Work task => When you reach a picture, skip it, and retype every line below exactly.

Collected material =>
########################################
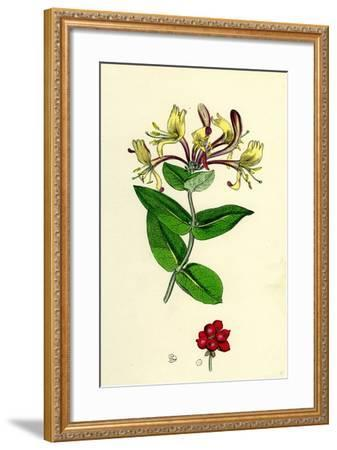 Lonicera Periclymenum Common Woodbine--Framed Giclee Print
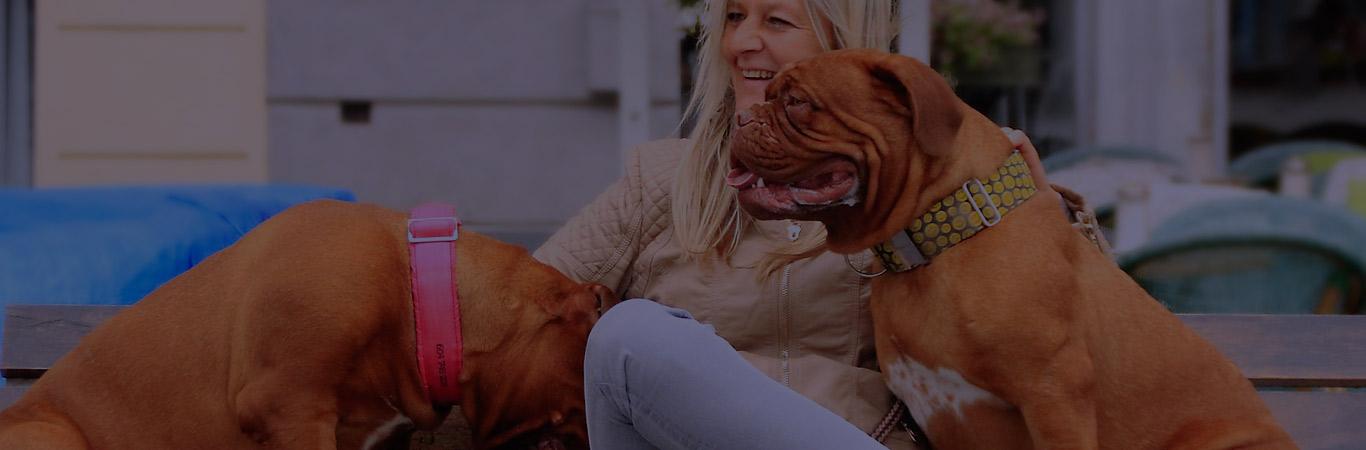 comunicacion-entre-perros-y-humanos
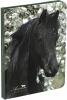 ,<b>Schoolagenda 2018-2019 amazone paarden</b>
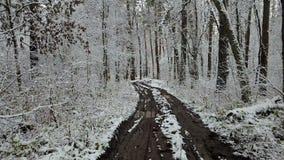 Widok dirtyroad w zima lesie zdjęcie wideo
########################################
Problem solution =>
 Lonicera Periclymenum Common Woodbine--Framed Giclee Print
 comunicacion-entre-perros-y-humanos
 ,<b>Schoolagenda 2018-2019 amazone paarden</b>
 Widok dirtyroad w zima lesie zdjęcie wideo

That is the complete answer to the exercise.